- _EXERCISE PROMPT_
The answer should contain only the lines running from the line with "scientific name: Oryx gazella" to the end of the material, reproduced verbatim.

BEGIN

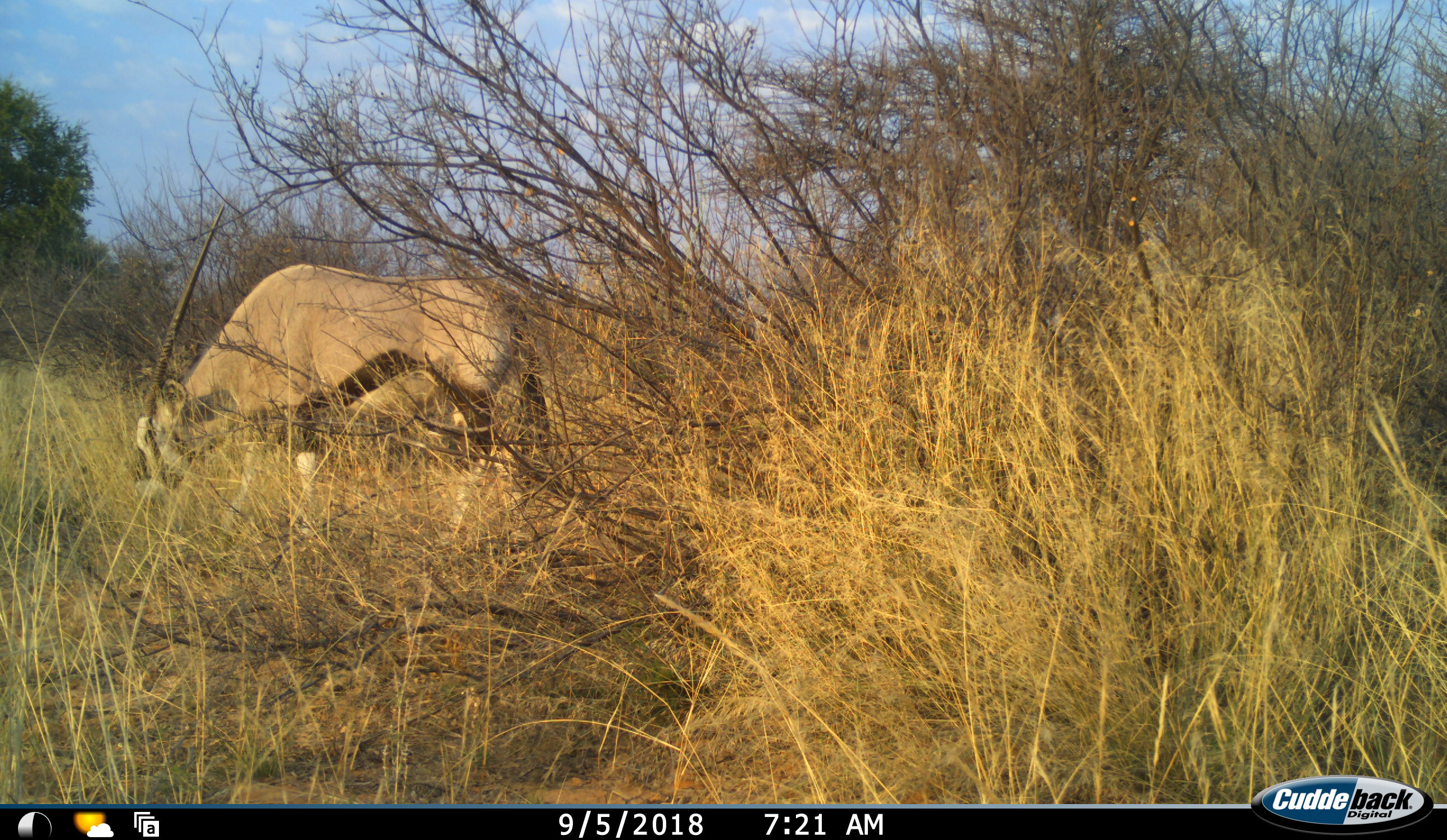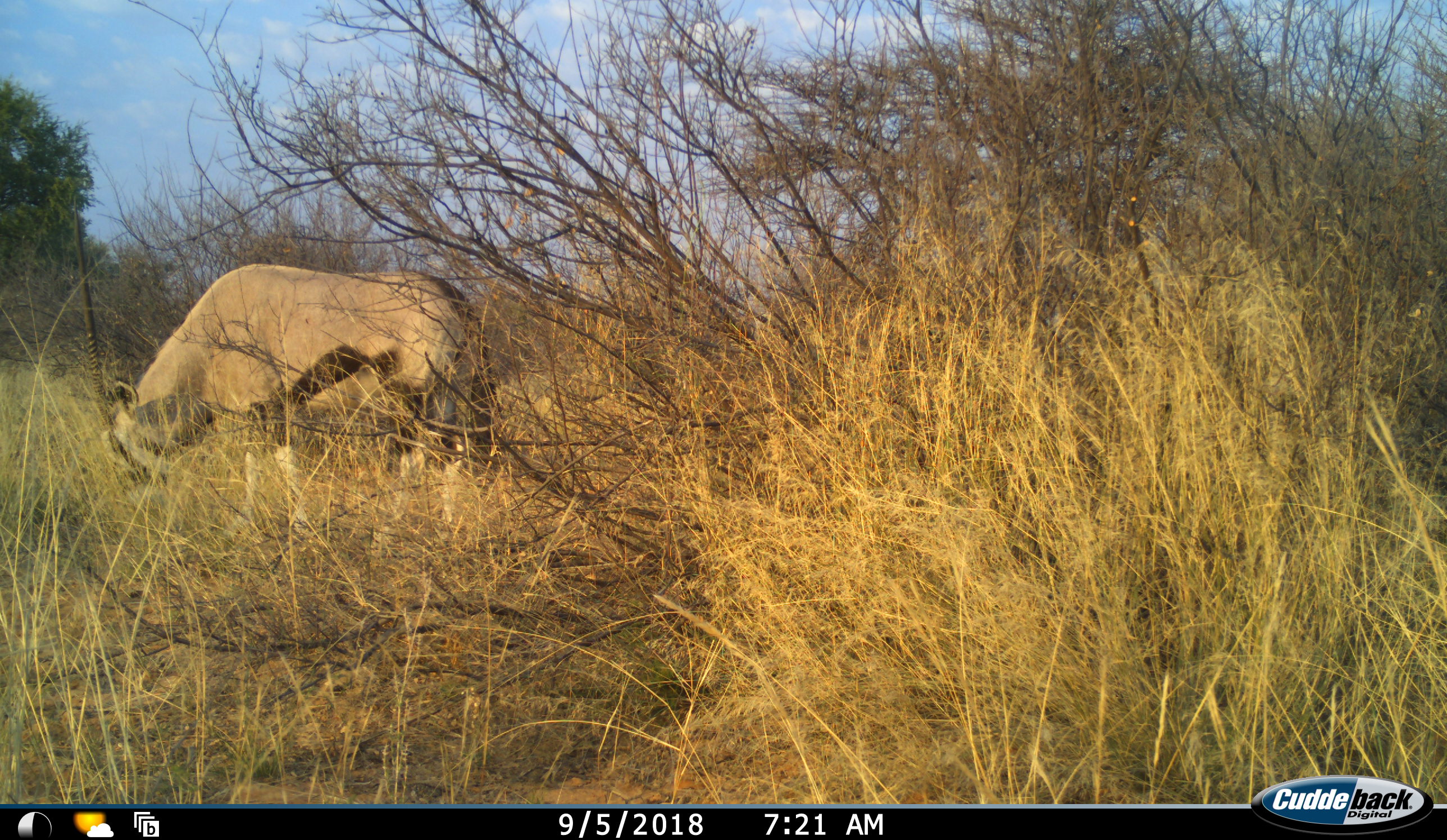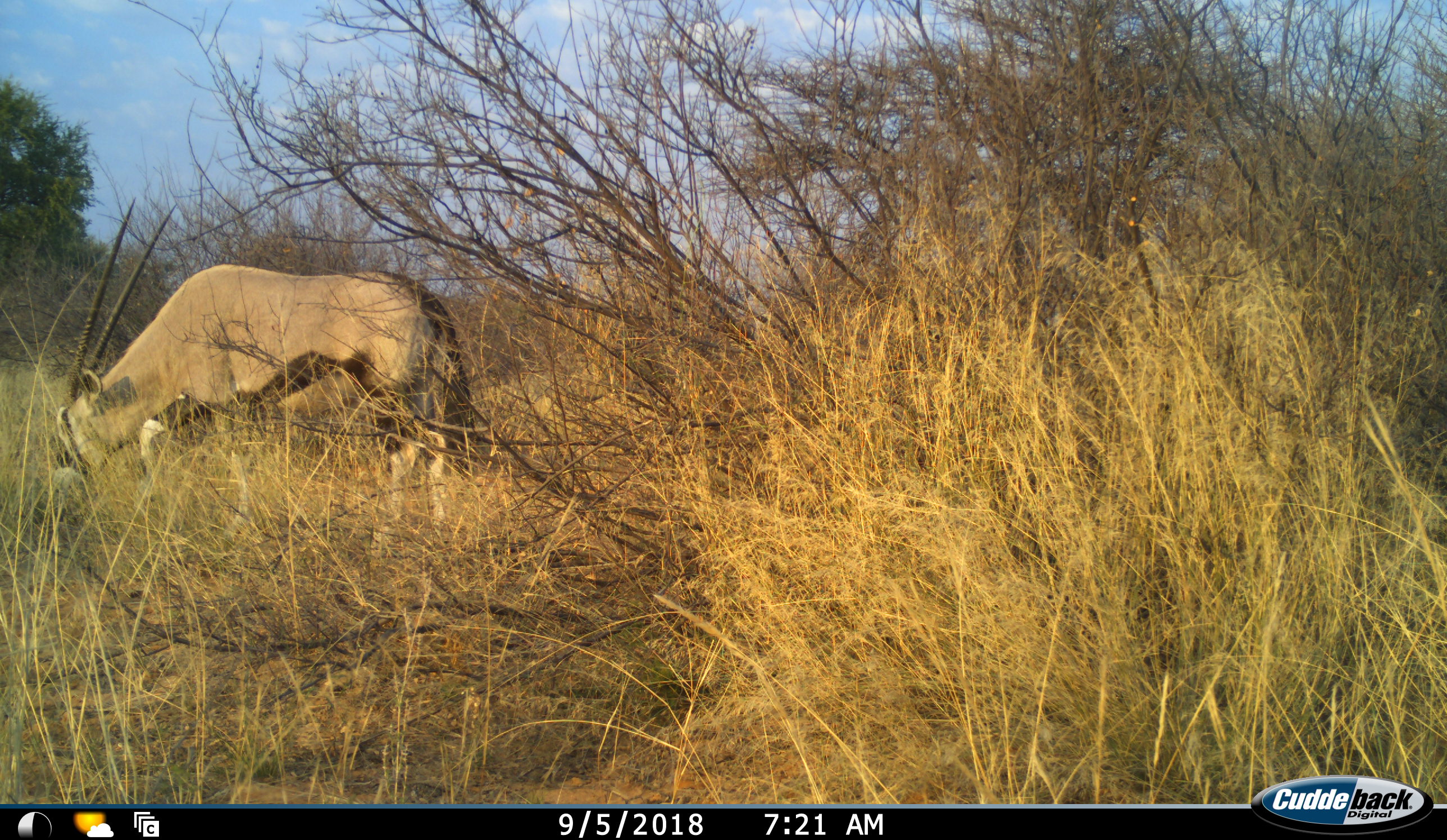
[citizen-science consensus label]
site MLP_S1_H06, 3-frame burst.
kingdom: Animalia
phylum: Chordata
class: Mammalia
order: Artiodactyla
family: Bovidae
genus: Oryx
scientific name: Oryx gazella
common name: gemsbok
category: oryx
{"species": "oryx (gemsbok) (Oryx gazella)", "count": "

END

- _SOLUTION TO THIS PROBLEM_
scientific name: Oryx gazella
common name: gemsbok
category: oryx
{"species": "oryx (gemsbok) (Oryx gazella)", "count": "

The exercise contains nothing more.